— Start of Quoted passage —
Discussions of arbitrators’ powers have riveted the international arbitration community. Practitioners increasingly face situations where arbitrators seem cautious and reluctant to rule on procedural issues.

While such a careful approach may be advisable where arbitrators prudently avoid overstepping their powers, it may, at times, also frustrate parties and practitioners alike.

This phenomenon has fostered endeavours to clarify, codify, and expand the powers of arbitrators; for if arbitrators were certain of their powers, they would feel free to exercise them.

On closer inspection, however, many of the decisions carefully dodged by arbitrators seem to be evidently within their powers. So why not exercise them, and decide?

In light of the perceived increase in arbitrator softness, this piece intends to both, encourage ongoing codification efforts as they reassure arbitrators of their powers, and emphasise the importance of arbitrators exercising these powers firmly.

Two coinciding developments have fostered the discussion about arbitrators’ powers:

For one, the number of arbitrations, in particular high-stake cases, has increased; and with it, the necessity for strong arbitrators to guide counsel through efficient proceedings, and to reign in attempts to obstruct or delay.

At the same time, an exponential increase in rules, case law, and soft law may present confusing and diverging answers as to which powers an arbitrator shall assert to perform this function efficiently.

Faced with litigious counsel threatening a challenge in every single discussion of procedural issues, no matter how trivial, arbitrators may prefer to err on the side of cautious restraint, permit deviations from set procedures, and extend deadlines.

This has prompted the community to analyse and push for more arbitrators’ powers: arbitrators may well exercise their authority to shape the proceedings more firmly, if they have certainty and clarity on which powers this actually entails.

Endeavouring to clarify arbitrators’ powers, the International Law Association’s Committee on International Commercial Arbitration issued a Report that distinguishes between implied and inherent powers:
Implied powers, according to the ILA Report, stem from the arbitration agreement, applicable rules, or discretionary powers granted to the arbitrators. Inherent powers, on the other hand, derive from the nature of arbitration, and the arbitrator’s function and mandate.

These powers enable arbitrators to safeguard the integrity of the proceedings, and to properly fulfil their mandate as an adjudicatory body.
— End of Quoted passage —
— Start of Material shown —
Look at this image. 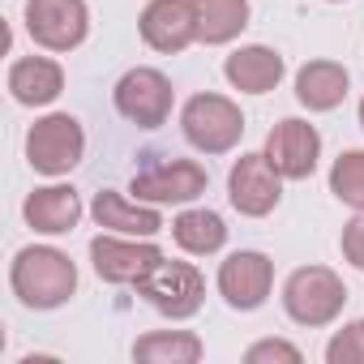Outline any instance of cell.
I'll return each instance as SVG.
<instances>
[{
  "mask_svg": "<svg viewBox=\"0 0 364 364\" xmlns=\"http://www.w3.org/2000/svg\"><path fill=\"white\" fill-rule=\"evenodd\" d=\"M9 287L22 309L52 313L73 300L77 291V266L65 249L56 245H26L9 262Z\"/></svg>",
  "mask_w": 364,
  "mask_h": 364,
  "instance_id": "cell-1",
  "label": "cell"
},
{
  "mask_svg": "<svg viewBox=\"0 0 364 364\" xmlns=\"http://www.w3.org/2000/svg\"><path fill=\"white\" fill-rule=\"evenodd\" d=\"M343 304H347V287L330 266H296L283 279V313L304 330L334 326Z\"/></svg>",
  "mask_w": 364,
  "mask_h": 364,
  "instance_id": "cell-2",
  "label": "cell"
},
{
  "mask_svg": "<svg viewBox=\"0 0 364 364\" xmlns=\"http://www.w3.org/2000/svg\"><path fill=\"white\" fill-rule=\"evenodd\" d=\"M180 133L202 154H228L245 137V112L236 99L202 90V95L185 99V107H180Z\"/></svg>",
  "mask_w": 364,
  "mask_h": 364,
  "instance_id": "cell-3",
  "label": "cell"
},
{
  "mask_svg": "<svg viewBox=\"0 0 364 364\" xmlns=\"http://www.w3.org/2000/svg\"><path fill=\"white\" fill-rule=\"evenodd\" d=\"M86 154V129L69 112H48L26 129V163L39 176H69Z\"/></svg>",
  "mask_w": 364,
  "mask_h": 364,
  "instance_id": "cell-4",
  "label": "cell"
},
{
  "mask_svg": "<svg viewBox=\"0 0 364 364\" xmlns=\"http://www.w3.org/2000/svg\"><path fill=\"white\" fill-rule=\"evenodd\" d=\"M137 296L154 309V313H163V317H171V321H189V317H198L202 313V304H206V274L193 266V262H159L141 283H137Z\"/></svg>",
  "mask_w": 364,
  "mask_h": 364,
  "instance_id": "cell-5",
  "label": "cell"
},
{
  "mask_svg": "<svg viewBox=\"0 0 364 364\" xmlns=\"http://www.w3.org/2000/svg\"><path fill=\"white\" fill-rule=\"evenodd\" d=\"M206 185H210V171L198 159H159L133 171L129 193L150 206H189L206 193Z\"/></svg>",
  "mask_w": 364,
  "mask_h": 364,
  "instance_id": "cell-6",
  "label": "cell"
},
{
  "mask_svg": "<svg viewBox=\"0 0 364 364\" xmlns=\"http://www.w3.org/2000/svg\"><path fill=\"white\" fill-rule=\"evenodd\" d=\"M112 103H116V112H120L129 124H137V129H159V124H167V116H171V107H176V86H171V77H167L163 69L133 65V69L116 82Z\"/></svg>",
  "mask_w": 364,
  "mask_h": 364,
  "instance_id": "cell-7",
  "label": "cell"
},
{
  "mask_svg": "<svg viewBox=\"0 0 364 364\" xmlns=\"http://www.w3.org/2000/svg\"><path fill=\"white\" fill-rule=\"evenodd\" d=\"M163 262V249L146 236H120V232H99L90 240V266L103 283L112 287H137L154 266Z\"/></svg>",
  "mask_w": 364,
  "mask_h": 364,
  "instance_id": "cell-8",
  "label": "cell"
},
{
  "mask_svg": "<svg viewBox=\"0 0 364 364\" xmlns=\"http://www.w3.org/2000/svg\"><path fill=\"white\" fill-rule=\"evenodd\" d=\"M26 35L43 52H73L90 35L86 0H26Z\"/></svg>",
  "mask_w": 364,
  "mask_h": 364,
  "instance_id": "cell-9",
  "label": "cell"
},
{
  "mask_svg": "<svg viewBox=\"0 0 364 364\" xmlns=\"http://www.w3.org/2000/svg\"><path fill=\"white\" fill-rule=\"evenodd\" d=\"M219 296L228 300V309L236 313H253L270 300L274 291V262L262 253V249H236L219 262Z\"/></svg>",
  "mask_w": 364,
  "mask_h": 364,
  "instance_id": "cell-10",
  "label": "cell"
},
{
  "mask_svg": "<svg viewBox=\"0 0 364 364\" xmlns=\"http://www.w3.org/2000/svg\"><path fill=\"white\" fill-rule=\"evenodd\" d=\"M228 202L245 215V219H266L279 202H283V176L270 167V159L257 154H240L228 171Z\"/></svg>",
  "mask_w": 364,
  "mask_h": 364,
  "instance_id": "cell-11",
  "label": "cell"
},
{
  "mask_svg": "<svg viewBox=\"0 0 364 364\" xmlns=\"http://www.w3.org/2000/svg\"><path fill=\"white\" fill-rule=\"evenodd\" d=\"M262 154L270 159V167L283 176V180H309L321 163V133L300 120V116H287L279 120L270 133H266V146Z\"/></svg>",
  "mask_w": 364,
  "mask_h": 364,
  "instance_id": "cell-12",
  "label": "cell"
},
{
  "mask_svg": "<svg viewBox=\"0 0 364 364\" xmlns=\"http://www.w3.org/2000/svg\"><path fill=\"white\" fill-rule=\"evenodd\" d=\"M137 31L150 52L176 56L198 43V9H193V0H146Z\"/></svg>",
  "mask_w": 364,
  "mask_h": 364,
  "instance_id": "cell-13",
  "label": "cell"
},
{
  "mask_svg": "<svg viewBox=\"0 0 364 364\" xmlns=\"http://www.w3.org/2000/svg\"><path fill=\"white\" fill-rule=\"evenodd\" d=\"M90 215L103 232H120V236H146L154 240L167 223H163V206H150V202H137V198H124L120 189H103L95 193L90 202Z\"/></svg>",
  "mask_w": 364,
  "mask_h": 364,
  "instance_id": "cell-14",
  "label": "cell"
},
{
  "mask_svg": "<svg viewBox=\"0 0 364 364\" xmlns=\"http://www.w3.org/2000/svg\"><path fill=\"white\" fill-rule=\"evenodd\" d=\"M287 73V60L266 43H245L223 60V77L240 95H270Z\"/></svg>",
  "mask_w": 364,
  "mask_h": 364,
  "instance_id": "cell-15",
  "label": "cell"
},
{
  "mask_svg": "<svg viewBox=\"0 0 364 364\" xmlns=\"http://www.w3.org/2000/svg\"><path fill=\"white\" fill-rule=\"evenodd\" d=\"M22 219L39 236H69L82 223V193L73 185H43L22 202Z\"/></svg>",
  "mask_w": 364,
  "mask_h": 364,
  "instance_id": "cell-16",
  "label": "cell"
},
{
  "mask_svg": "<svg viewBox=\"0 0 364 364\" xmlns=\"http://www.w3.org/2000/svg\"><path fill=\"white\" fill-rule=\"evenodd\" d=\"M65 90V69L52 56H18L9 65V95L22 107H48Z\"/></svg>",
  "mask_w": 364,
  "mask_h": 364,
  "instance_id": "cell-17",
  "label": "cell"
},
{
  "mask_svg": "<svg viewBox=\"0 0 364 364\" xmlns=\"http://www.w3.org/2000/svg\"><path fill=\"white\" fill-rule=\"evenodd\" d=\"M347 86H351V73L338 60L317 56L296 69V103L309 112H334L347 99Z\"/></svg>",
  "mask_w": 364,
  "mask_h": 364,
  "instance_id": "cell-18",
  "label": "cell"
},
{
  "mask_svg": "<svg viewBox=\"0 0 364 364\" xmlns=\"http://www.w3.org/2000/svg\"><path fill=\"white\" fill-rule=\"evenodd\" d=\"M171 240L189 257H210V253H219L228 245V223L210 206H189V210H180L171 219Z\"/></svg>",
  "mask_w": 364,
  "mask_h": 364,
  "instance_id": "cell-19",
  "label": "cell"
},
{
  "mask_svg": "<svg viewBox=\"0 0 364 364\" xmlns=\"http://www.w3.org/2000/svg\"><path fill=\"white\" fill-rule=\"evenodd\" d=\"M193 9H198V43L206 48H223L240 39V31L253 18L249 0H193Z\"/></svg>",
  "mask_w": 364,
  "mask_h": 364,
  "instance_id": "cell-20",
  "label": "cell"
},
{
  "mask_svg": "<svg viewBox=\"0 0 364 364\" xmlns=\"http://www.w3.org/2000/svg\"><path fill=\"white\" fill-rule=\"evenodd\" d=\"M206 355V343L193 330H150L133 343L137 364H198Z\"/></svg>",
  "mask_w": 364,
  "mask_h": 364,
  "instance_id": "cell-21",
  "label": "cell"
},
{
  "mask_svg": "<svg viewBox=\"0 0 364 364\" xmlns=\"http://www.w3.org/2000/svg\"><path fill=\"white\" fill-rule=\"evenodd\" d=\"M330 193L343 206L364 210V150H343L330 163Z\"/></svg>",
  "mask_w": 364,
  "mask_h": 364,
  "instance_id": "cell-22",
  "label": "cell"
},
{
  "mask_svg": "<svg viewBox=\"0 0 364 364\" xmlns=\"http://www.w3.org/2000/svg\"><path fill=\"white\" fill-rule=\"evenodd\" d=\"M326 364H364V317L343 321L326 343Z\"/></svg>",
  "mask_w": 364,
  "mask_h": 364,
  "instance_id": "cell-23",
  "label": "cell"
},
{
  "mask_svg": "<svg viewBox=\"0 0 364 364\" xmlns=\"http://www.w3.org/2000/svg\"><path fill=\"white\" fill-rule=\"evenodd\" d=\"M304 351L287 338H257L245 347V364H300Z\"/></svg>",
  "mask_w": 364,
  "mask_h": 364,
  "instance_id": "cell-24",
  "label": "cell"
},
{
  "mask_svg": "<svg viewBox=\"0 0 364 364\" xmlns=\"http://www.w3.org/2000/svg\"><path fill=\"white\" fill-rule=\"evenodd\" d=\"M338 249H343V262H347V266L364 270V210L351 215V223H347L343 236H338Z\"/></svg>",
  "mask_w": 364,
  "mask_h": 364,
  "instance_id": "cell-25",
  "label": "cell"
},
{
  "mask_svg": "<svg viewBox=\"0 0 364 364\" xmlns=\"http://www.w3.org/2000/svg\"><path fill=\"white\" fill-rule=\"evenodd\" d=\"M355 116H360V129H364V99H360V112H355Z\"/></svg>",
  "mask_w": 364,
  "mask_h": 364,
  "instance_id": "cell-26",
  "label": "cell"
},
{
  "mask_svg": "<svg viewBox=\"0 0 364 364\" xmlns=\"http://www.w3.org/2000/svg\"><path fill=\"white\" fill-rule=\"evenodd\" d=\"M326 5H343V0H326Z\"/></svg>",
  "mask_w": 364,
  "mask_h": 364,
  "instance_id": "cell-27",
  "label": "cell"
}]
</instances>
— End of Material shown —
— Start of Material shown —
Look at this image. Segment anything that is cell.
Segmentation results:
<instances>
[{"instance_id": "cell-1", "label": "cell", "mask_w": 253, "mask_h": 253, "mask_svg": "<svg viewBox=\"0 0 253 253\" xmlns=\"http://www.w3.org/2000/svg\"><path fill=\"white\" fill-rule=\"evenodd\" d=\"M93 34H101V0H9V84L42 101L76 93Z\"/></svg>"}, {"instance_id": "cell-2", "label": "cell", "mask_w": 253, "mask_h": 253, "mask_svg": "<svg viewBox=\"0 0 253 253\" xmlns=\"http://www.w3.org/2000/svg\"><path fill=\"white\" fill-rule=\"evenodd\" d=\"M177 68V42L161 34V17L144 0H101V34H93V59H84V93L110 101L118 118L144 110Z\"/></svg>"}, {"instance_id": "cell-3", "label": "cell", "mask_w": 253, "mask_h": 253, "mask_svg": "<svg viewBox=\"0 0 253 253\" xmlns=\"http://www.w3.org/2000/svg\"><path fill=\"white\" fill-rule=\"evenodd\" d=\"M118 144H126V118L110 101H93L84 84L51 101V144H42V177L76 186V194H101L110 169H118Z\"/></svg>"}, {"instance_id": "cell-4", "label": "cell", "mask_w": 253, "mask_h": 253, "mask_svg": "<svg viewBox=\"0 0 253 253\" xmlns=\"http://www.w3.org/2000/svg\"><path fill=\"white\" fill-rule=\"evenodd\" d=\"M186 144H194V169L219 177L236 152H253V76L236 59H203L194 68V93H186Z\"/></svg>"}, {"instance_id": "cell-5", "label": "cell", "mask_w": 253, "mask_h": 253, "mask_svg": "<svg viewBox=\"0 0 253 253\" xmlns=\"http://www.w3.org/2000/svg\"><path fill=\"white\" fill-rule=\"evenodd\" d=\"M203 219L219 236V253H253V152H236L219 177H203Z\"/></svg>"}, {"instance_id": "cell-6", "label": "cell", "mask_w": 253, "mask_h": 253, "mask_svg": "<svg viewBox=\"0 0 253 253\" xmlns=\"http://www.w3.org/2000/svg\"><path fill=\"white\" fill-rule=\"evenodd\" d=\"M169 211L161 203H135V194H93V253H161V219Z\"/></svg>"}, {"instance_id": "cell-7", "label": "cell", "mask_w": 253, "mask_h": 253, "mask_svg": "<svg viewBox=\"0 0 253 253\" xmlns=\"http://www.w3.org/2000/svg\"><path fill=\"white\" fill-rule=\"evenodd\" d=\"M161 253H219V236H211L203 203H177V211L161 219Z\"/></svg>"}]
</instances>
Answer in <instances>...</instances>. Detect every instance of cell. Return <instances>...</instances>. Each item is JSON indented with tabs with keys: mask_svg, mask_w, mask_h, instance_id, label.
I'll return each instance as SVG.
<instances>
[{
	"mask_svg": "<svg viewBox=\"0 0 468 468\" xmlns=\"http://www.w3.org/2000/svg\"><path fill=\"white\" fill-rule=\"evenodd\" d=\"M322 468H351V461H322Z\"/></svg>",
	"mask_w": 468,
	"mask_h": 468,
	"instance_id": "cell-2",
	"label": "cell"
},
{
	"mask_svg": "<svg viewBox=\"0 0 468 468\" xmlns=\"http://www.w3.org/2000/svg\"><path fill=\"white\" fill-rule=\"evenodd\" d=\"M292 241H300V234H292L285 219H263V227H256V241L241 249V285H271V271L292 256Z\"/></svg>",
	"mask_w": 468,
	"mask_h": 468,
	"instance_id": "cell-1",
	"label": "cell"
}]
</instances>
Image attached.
— End of Material shown —
— Start of Material shown —
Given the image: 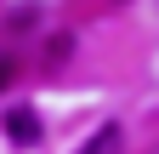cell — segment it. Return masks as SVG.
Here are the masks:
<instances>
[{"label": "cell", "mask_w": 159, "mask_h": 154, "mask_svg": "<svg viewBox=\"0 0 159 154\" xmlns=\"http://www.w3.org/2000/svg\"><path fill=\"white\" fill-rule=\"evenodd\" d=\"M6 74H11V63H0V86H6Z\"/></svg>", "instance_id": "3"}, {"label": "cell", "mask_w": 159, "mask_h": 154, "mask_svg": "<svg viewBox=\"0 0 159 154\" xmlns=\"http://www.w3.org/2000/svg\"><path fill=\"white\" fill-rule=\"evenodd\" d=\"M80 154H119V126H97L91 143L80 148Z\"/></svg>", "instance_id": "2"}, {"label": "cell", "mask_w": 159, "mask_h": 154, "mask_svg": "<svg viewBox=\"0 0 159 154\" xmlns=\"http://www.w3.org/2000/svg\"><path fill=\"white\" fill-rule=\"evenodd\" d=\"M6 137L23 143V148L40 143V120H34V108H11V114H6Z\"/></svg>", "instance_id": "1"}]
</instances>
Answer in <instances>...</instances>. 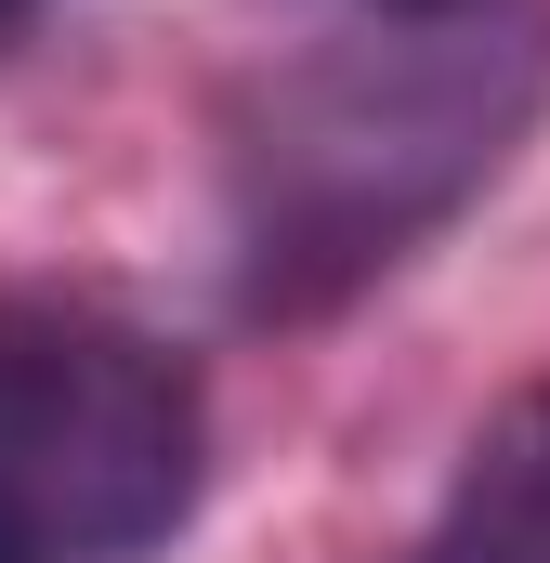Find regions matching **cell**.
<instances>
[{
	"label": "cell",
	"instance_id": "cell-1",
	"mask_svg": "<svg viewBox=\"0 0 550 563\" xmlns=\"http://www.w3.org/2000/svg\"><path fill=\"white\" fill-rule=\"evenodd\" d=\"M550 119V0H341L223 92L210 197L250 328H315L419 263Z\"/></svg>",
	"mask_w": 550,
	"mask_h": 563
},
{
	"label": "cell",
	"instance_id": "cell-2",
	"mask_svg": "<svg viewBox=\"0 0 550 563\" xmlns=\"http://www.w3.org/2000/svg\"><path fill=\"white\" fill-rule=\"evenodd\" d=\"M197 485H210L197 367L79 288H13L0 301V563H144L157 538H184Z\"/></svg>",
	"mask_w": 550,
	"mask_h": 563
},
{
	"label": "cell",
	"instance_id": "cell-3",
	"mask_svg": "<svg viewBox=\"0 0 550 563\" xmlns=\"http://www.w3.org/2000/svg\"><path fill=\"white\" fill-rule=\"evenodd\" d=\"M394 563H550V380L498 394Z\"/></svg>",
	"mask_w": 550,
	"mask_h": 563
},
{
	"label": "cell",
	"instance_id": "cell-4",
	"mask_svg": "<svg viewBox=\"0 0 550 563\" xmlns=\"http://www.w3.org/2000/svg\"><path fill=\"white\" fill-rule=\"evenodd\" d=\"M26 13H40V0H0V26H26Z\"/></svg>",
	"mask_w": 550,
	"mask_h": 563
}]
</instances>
— End of Material shown —
• **Exercise set**
**A)** According to the passage on arbitrators' powers, where do inherent powers derive from?
**B)** Continue the passage on arbitrators' powers from its last sentence.

• **Results of the exercise**
**A)** They derive from the nature of arbitration and from the arbitrator's function and mandate.

**B)**
The General Guidelines for the Parties’ Legal Representatives, attached to the latest LCIA Rules, codify arbitrators’ powers when faced with counsel misconduct. By increasing express and implied powers, the LCIA endeavours to minimise situations in which arbitrators would base their decisions on the ‘grey area’ of inherent powers.

These attempts to clarify and codify arbitrators’ powers help create more certainty. They provide guidelines that further shape an understanding of a proper international standard.

Clarification and codification, however, may only remedy a cautious arbitrator’s reluctance to rule if the same truly stemmed from a lack of certainty as to whether he or she may.

Yet, more often than not, arbitrators likely have the authority to rule on whichever procedural issue may arise. The ILA Report reasons that this is necessary for the arbitrators’ adjudicatory function: the parties cannot be expected to have anticipated every possible contingency in their arbitration agreement; instead, they task the arbitrators with managing and deciding their case, including procedural issues.

And indeed, thanks to recent codification efforts, arbitrators’ powers have become more evident and less controversial. This begs the question: where arbitrators clearly have the power to make firm decisions, why wouldn’t they?

Some argue that arbitrators may try to please the parties: in pursuing a more harmonious approach, they seek to facilitate a compromise on each emerging issue, rather than to strictly enforce set deadlines and procedures.

Other more cynical voices in the community point out that an arbitrator’s conduct of current proceedings, may also be affected by the issue of their reputation and reappointment.

And of course, despite all attempts to clarify the scope of their powers, arbitrators may still fear to overstep their mandate on minor issues, risking a challenge or even annulment on the subject matter of the entire dispute.

Whatever the reasons, there may be important considerations that speak for strong arbitrators who firmly manage their proceedings, within the parameters of their mandate:

An arbitrator’s mandate is to render a just award within a reasonable time, by way of fair and efficient proceedings.

This is best achieved if arbitrators are fair and firm with both parties and counsel; ensuring adherence to agreed deadlines, rules of conduct, and procedures.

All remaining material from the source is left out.